DIRECTIONS
With the pictures omitted, print exactly the lines below, from the one containing "custom roms for galaxy s4" through the one containing "Chinese embroidery : an", and nothing else.

GIVEN RECORDS
↓↓↓

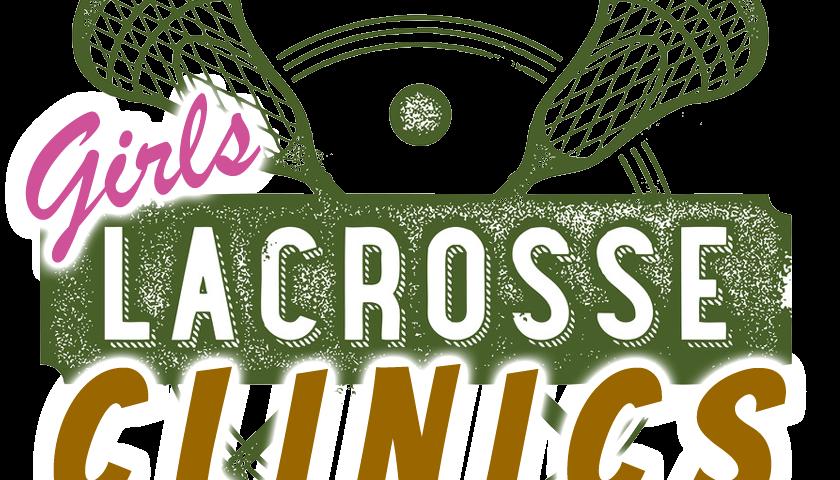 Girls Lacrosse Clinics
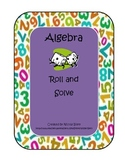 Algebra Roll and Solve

↑↑↑
↓↓↓

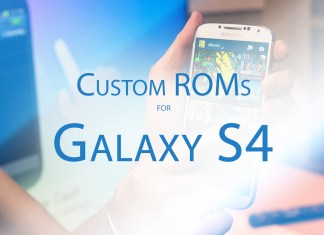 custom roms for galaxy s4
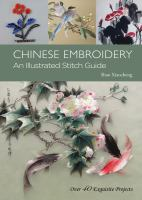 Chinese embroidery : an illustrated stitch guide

↑↑↑

RESULT OF THE TASK
 custom roms for galaxy s4
 Chinese embroidery : an illustrated stitch guide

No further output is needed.